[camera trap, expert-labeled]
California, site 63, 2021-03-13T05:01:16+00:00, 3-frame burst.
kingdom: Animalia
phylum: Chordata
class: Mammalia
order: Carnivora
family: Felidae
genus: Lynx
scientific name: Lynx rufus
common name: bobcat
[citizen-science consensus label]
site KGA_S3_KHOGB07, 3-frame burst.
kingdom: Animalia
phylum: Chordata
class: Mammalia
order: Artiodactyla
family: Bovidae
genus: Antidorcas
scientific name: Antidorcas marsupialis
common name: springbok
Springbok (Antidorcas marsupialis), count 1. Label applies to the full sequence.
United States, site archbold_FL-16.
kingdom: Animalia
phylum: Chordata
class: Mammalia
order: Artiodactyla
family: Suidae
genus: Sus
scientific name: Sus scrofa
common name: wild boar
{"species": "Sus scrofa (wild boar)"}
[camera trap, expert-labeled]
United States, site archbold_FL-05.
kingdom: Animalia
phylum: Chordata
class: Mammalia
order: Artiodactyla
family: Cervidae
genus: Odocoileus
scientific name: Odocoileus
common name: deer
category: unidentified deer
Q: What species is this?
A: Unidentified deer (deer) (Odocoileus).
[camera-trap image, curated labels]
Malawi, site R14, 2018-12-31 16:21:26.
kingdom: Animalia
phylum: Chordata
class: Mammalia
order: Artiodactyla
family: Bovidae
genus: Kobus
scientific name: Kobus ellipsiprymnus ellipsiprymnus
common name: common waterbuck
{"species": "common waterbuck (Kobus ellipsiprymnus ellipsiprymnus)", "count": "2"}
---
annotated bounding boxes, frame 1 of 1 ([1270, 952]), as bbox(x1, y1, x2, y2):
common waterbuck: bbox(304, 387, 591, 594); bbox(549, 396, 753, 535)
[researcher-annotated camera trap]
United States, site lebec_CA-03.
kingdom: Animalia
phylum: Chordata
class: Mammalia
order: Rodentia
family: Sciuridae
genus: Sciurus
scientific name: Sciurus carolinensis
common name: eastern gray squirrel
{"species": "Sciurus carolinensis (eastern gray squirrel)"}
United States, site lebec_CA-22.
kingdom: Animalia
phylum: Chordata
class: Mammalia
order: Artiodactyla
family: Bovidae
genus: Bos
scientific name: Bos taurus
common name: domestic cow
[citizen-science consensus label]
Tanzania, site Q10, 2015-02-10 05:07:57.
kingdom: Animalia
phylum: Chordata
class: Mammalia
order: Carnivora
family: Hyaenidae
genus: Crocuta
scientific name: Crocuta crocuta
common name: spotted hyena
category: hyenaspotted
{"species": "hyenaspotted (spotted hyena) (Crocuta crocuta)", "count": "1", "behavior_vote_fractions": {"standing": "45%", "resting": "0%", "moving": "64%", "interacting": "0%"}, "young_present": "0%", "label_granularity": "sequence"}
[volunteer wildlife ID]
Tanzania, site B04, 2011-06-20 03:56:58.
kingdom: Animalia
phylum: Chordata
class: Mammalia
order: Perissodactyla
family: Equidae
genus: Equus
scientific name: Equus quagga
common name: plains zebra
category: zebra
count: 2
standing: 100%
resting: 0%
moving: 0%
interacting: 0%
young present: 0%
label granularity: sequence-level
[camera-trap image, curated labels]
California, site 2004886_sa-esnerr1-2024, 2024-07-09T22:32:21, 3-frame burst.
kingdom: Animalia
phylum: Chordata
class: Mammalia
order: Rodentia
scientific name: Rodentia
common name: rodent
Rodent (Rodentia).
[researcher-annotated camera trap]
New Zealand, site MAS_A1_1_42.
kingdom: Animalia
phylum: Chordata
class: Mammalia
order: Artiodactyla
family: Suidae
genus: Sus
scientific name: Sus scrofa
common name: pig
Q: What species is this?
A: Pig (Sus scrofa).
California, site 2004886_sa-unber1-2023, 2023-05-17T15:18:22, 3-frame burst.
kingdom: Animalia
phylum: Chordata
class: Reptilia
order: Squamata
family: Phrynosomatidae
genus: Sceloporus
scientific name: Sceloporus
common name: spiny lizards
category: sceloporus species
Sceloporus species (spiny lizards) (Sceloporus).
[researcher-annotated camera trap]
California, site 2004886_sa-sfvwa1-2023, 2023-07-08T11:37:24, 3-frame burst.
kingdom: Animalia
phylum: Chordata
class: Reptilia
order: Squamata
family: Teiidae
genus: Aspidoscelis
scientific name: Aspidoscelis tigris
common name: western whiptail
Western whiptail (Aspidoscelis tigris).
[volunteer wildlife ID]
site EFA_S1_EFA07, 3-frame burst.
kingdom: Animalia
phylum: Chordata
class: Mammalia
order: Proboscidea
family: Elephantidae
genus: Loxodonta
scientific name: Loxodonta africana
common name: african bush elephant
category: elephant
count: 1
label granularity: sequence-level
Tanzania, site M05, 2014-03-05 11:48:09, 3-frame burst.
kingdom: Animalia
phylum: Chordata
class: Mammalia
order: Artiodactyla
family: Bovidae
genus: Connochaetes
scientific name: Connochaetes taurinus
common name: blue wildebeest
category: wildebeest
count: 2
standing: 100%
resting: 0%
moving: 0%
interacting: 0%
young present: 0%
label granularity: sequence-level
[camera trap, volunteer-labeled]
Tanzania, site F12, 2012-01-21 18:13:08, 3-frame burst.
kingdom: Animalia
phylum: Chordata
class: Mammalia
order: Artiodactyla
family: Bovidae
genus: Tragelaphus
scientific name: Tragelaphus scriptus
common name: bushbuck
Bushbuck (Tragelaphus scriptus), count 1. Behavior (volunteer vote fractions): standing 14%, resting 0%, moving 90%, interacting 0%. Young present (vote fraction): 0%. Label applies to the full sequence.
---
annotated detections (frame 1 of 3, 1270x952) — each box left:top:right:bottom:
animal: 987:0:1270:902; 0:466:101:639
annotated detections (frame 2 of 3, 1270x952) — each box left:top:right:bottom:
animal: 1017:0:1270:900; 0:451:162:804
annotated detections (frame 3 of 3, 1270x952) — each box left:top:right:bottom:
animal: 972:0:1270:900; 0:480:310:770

→ WHAT IS BEING ASKED: Give back the whole listing above. Keep every character the same.

→ ANSWER BELOW:
[camera trap, expert-labeled]
California, site 63, 2021-03-13T05:01:16+00:00, 3-frame burst.
kingdom: Animalia
phylum: Chordata
class: Mammalia
order: Carnivora
family: Felidae
genus: Lynx
scientific name: Lynx rufus
common name: bobcat
[citizen-science consensus label]
site KGA_S3_KHOGB07, 3-frame burst.
kingdom: Animalia
phylum: Chordata
class: Mammalia
order: Artiodactyla
family: Bovidae
genus: Antidorcas
scientific name: Antidorcas marsupialis
common name: springbok
Springbok (Antidorcas marsupialis), count 1. Label applies to the full sequence.
United States, site archbold_FL-16.
kingdom: Animalia
phylum: Chordata
class: Mammalia
order: Artiodactyla
family: Suidae
genus: Sus
scientific name: Sus scrofa
common name: wild boar
{"species": "Sus scrofa (wild boar)"}
[camera trap, expert-labeled]
United States, site archbold_FL-05.
kingdom: Animalia
phylum: Chordata
class: Mammalia
order: Artiodactyla
family: Cervidae
genus: Odocoileus
scientific name: Odocoileus
common name: deer
category: unidentified deer
Q: What species is this?
A: Unidentified deer (deer) (Odocoileus).
[camera-trap image, curated labels]
Malawi, site R14, 2018-12-31 16:21:26.
kingdom: Animalia
phylum: Chordata
class: Mammalia
order: Artiodactyla
family: Bovidae
genus: Kobus
scientific name: Kobus ellipsiprymnus ellipsiprymnus
common name: common waterbuck
{"species": "common waterbuck (Kobus ellipsiprymnus ellipsiprymnus)", "count": "2"}
---
annotated bounding boxes, frame 1 of 1 ([1270, 952]), as bbox(x1, y1, x2, y2):
common waterbuck: bbox(304, 387, 591, 594); bbox(549, 396, 753, 535)
[researcher-annotated camera trap]
United States, site lebec_CA-03.
kingdom: Animalia
phylum: Chordata
class: Mammalia
order: Rodentia
family: Sciuridae
genus: Sciurus
scientific name: Sciurus carolinensis
common name: eastern gray squirrel
{"species": "Sciurus carolinensis (eastern gray squirrel)"}
United States, site lebec_CA-22.
kingdom: Animalia
phylum: Chordata
class: Mammalia
order: Artiodactyla
family: Bovidae
genus: Bos
scientific name: Bos taurus
common name: domestic cow
[citizen-science consensus label]
Tanzania, site Q10, 2015-02-10 05:07:57.
kingdom: Animalia
phylum: Chordata
class: Mammalia
order: Carnivora
family: Hyaenidae
genus: Crocuta
scientific name: Crocuta crocuta
common name: spotted hyena
category: hyenaspotted
{"species": "hyenaspotted (spotted hyena) (Crocuta crocuta)", "count": "1", "behavior_vote_fractions": {"standing": "45%", "resting": "0%", "moving": "64%", "interacting": "0%"}, "young_present": "0%", "label_granularity": "sequence"}
[volunteer wildlife ID]
Tanzania, site B04, 2011-06-20 03:56:58.
kingdom: Animalia
phylum: Chordata
class: Mammalia
order: Perissodactyla
family: Equidae
genus: Equus
scientific name: Equus quagga
common name: plains zebra
category: zebra
count: 2
standing: 100%
resting: 0%
moving: 0%
interacting: 0%
young present: 0%
label granularity: sequence-level
[camera-trap image, curated labels]
California, site 2004886_sa-esnerr1-2024, 2024-07-09T22:32:21, 3-frame burst.
kingdom: Animalia
phylum: Chordata
class: Mammalia
order: Rodentia
scientific name: Rodentia
common name: rodent
Rodent (Rodentia).
[researcher-annotated camera trap]
New Zealand, site MAS_A1_1_42.
kingdom: Animalia
phylum: Chordata
class: Mammalia
order: Artiodactyla
family: Suidae
genus: Sus
scientific name: Sus scrofa
common name: pig
Q: What species is this?
A: Pig (Sus scrofa).
California, site 2004886_sa-unber1-2023, 2023-05-17T15:18:22, 3-frame burst.
kingdom: Animalia
phylum: Chordata
class: Reptilia
order: Squamata
family: Phrynosomatidae
genus: Sceloporus
scientific name: Sceloporus
common name: spiny lizards
category: sceloporus species
Sceloporus species (spiny lizards) (Sceloporus).
[researcher-annotated camera trap]
California, site 2004886_sa-sfvwa1-2023, 2023-07-08T11:37:24, 3-frame burst.
kingdom: Animalia
phylum: Chordata
class: Reptilia
order: Squamata
family: Teiidae
genus: Aspidoscelis
scientific name: Aspidoscelis tigris
common name: western whiptail
Western whiptail (Aspidoscelis tigris).
[volunteer wildlife ID]
site EFA_S1_EFA07, 3-frame burst.
kingdom: Animalia
phylum: Chordata
class: Mammalia
order: Proboscidea
family: Elephantidae
genus: Loxodonta
scientific name: Loxodonta africana
common name: african bush elephant
category: elephant
count: 1
label granularity: sequence-level
Tanzania, site M05, 2014-03-05 11:48:09, 3-frame burst.
kingdom: Animalia
phylum: Chordata
class: Mammalia
order: Artiodactyla
family: Bovidae
genus: Connochaetes
scientific name: Connochaetes taurinus
common name: blue wildebeest
category: wildebeest
count: 2
standing: 100%
resting: 0%
moving: 0%
interacting: 0%
young present: 0%
label granularity: sequence-level
[camera trap, volunteer-labeled]
Tanzania, site F12, 2012-01-21 18:13:08, 3-frame burst.
kingdom: Animalia
phylum: Chordata
class: Mammalia
order: Artiodactyla
family: Bovidae
genus: Tragelaphus
scientific name: Tragelaphus scriptus
common name: bushbuck
Bushbuck (Tragelaphus scriptus), count 1. Behavior (volunteer vote fractions): standing 14%, resting 0%, moving 90%, interacting 0%. Young present (vote fraction): 0%. Label applies to the full sequence.
---
annotated detections (frame 1 of 3, 1270x952) — each box left:top:right:bottom:
animal: 987:0:1270:902; 0:466:101:639
annotated detections (frame 2 of 3, 1270x952) — each box left:top:right:bottom:
animal: 1017:0:1270:900; 0:451:162:804
annotated detections (frame 3 of 3, 1270x952) — each box left:top:right:bottom:
animal: 972:0:1270:900; 0:480:310:770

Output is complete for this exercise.